● **Exercise A**
Summarize the passage on copyright and trademark below in two sentences.

● **Quoted passage**
Unlike trademark, consumer confusion is irrelevant in copyright infringement; the question is simply whether a protected expression was used without authorization. Even if someone copies your content and gives you credit (avoiding confusion about authorship), it’s still infringement unless it is authorized by you. Copyright also differs in that it does not protect any names or short phrases. So, if someone uses the same slogan or title as yours, that alone is not a copyright issue. Conversely, it could be a trademark issue if it identifies a product or service. Overall, copyright protection grants the creator broad control over the use of their original works, whereas trademark protection protects specific marks with respect to particular goods or services, and prevents marketplace confusion of the source of the particular goods or services.

● **Information supplied**
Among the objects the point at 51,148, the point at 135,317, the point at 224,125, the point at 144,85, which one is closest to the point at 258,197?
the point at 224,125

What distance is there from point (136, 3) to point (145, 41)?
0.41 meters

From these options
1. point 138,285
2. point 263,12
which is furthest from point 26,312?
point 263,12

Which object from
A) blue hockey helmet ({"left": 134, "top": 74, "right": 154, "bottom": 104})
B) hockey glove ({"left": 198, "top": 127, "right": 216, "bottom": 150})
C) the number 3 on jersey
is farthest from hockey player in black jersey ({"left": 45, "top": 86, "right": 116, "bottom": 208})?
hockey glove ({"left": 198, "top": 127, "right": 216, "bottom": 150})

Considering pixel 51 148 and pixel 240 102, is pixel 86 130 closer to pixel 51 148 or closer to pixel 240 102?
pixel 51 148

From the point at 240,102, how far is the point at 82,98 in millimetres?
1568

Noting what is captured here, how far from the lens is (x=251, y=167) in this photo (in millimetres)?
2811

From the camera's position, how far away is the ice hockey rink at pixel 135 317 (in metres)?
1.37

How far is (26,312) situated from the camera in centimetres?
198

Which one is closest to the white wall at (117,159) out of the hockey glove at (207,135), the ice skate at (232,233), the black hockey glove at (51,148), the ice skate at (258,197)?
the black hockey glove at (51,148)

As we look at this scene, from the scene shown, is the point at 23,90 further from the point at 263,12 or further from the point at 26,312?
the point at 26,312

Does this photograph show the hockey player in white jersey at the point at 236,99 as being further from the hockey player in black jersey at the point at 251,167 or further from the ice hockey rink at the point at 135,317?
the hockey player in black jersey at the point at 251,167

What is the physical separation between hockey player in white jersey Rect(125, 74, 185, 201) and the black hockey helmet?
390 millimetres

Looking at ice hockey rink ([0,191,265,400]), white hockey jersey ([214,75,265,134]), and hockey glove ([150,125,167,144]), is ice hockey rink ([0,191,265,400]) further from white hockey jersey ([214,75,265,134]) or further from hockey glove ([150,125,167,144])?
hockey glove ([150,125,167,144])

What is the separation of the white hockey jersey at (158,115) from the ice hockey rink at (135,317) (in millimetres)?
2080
...
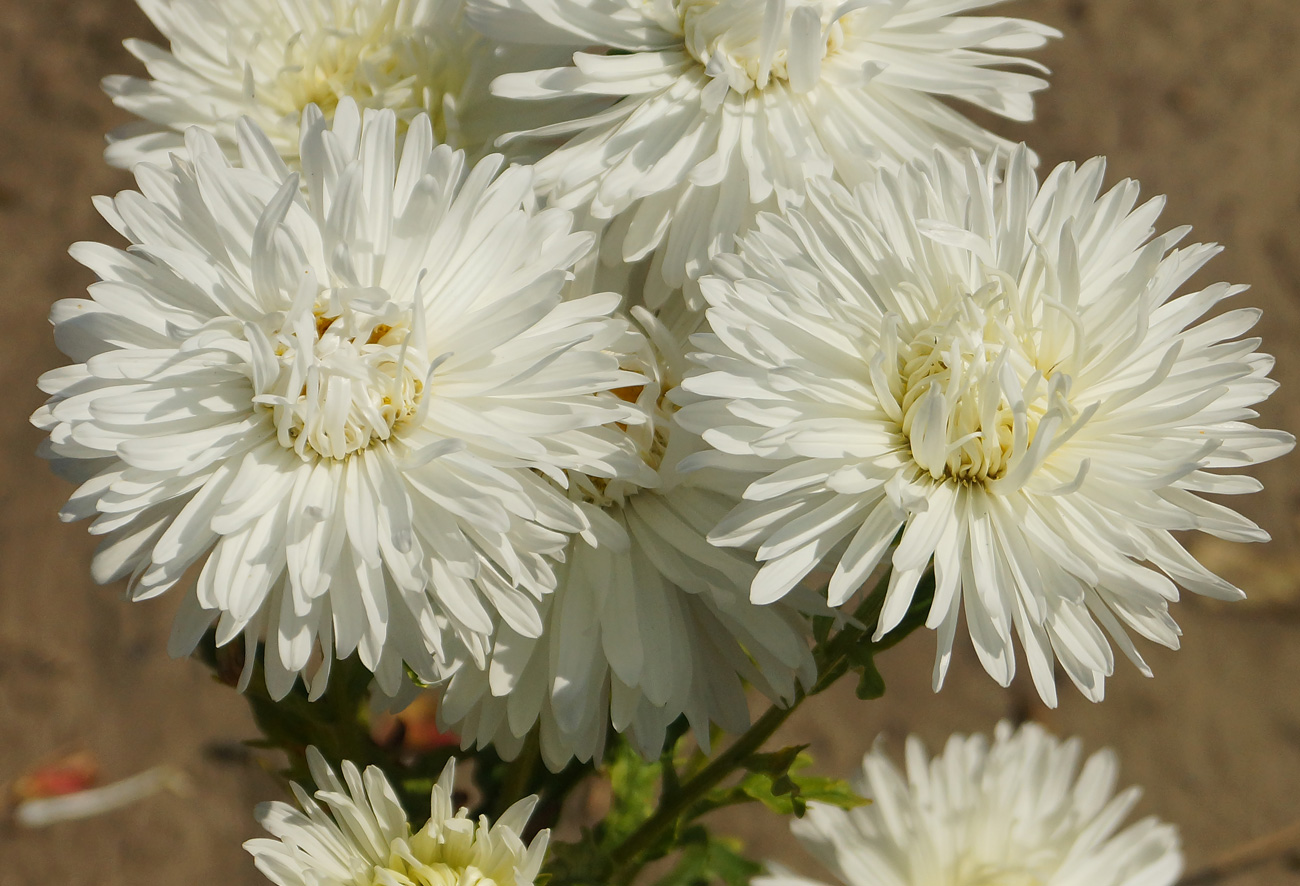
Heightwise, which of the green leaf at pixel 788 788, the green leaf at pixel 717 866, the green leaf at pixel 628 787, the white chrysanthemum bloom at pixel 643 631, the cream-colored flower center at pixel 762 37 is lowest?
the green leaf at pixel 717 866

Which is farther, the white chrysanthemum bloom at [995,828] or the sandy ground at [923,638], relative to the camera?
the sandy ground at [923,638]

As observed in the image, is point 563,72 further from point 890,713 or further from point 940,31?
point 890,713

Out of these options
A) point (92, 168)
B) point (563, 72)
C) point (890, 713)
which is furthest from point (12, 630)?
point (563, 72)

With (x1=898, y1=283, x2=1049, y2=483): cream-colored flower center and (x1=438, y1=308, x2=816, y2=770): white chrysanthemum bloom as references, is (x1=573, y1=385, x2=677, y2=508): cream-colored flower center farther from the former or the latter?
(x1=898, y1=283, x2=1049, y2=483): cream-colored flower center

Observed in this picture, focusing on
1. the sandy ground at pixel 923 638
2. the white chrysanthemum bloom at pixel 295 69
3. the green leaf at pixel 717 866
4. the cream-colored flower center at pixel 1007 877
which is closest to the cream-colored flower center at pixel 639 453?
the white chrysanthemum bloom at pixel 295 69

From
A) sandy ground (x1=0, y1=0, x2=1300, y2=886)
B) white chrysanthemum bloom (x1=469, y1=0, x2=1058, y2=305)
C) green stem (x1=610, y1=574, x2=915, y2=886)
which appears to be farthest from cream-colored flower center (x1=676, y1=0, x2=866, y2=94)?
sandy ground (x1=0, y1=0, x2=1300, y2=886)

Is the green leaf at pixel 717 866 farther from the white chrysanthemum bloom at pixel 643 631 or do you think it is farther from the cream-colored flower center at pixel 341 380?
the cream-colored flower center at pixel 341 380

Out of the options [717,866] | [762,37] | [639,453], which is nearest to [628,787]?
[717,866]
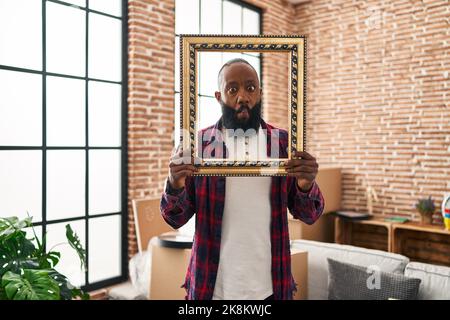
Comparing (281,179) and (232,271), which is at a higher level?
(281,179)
==
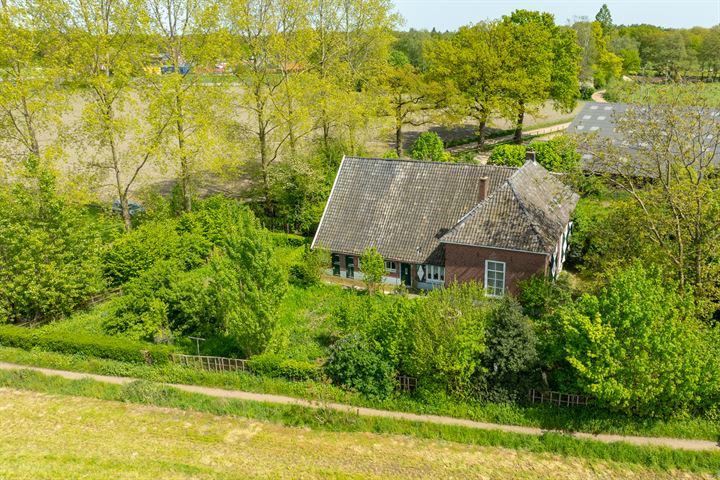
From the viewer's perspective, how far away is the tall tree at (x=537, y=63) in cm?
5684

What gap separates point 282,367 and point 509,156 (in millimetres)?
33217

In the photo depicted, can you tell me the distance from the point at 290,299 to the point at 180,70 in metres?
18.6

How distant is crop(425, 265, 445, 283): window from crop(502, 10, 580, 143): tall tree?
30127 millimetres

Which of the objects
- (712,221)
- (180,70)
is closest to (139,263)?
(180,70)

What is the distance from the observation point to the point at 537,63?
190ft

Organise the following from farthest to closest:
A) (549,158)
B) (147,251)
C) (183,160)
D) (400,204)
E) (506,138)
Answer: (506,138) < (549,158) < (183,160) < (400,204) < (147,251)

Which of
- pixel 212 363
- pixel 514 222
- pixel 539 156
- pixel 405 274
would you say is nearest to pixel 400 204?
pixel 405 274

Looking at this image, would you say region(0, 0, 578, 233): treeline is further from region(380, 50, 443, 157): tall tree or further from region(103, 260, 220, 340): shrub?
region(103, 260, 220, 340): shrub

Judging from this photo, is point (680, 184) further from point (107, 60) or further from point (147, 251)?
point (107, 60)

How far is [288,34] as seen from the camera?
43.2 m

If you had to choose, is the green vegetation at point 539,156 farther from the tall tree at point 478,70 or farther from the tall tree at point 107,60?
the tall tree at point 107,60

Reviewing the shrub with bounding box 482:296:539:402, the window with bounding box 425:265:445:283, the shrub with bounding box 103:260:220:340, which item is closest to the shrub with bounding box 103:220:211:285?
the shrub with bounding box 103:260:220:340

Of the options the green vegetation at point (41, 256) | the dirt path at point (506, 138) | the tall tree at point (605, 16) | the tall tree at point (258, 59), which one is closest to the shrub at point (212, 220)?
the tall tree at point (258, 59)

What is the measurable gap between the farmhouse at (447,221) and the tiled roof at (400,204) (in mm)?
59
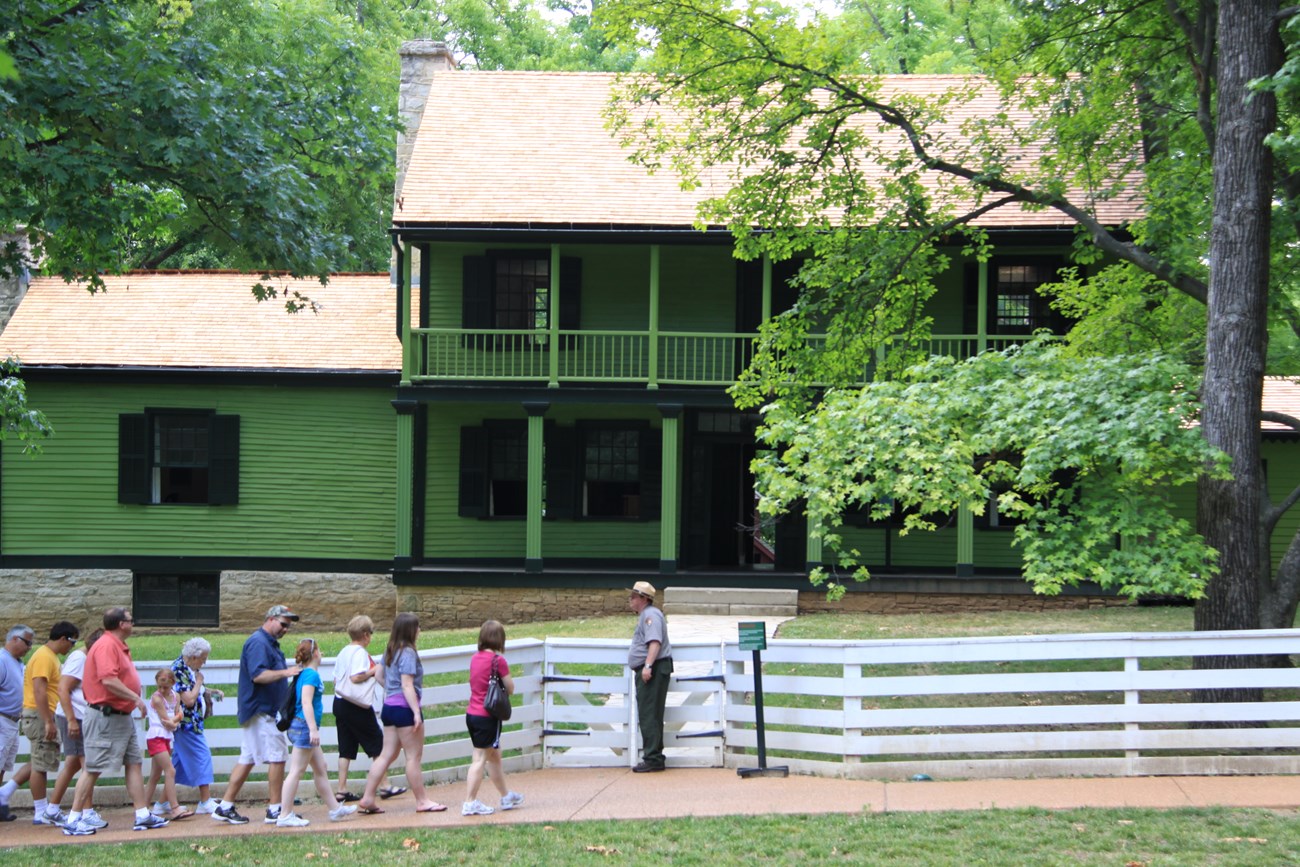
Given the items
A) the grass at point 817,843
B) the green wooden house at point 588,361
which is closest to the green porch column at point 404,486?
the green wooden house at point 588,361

● **Exercise B**
Recast part of the rows above as a JSON list of strings with one string per line and blank lines omitted. Start with the line containing "How far is (26,312)" and continue through the line containing "390 millimetres".

● **Expected output A**
Copyright infringement depends on whether protected expression was used without authorization, not on consumer confusion, so copying someone's content even with credit is still infringement unless the creator authorized it. Copyright does not protect names or short phrases, although reusing one could be a trademark issue if it identifies a product or service; overall, copyright gives creators broad control over their original works, while trademark protects specific marks for particular goods or services and prevents confusion about their source.

● **Expected output B**
[
  "How far is (26,312) situated from the camera in centimetres?",
  "198",
  "Which one is closest to the white wall at (117,159) out of the hockey glove at (207,135), the ice skate at (232,233), the black hockey glove at (51,148), the ice skate at (258,197)?",
  "the black hockey glove at (51,148)",
  "As we look at this scene, from the scene shown, is the point at 23,90 further from the point at 263,12 or further from the point at 26,312?",
  "the point at 26,312",
  "Does this photograph show the hockey player in white jersey at the point at 236,99 as being further from the hockey player in black jersey at the point at 251,167 or further from the ice hockey rink at the point at 135,317?",
  "the hockey player in black jersey at the point at 251,167",
  "What is the physical separation between hockey player in white jersey Rect(125, 74, 185, 201) and the black hockey helmet?",
  "390 millimetres"
]